With Timeout

Posted on: June 11, 2014

A few days ago, I was writing some integration tests. The site’s workflow was something like this:

  1. POST to a URL like ‘/create_a_widget’ with some data
  2. Get a token saying “your widget will be A29G”
  3. GET the finished widget from a URL like ‘/widgets/A29G’.

At step 3, either the widget is ready or you have to try again.

Now I know that it shouldn’t take more than, say, 3 seconds before the widget is ready. So in my test, I could say “do step 2, sleep 3 then do step 3 and check the results.” But that’s slow, and maybe the widget will actually be ready much sooner.

Alternately, I could poll until it’s done. That could get results quickly, but would hang if it never finishes.

What I’d really like to do is say “poll for up to 3 seconds. If it finishes sooner, great! If time runs out, give up.”

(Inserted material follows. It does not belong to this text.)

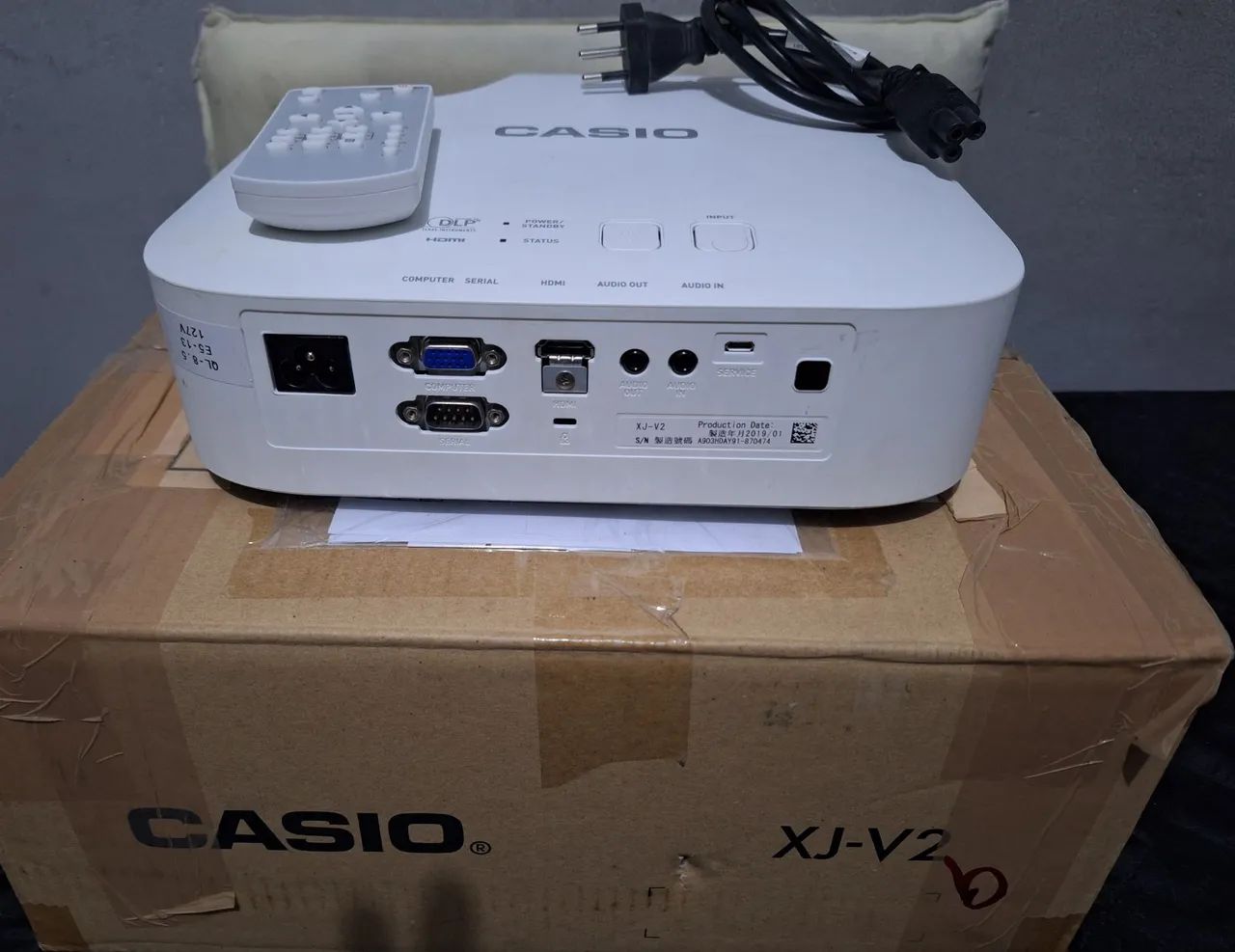 Projetor Led Cassio 3000 Lúmens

So I wrote a small helper method to do just that. It looks like this:

def with_timeout_of(duration, failure_message = "Time up")
  start   = Time.now
  finish  = start + duration
  answer  = nil
  while Time.now < finish
    answer = yield
    break if answer
    sleep 0.1 # simple rate limit
  end
  answer ? answer : fail(failure_message)
end

Here’s how I use it:

it "can make and fetch a widget" do
  # 1. do the post
  # 2. get the token
  widget = with_timeout_of(3) do
    response = get_widget('A29G')
    # If there's a widget in the response,
    # return it; we're done.
    # If not, return false and we'll poll
    # again if time isn't up.
    response.fetch("widget", false) 
  end
  expect(widget).to be_shiny # or whatever
end

If you like this, feel free to adapt it for your own needs. Happy coding!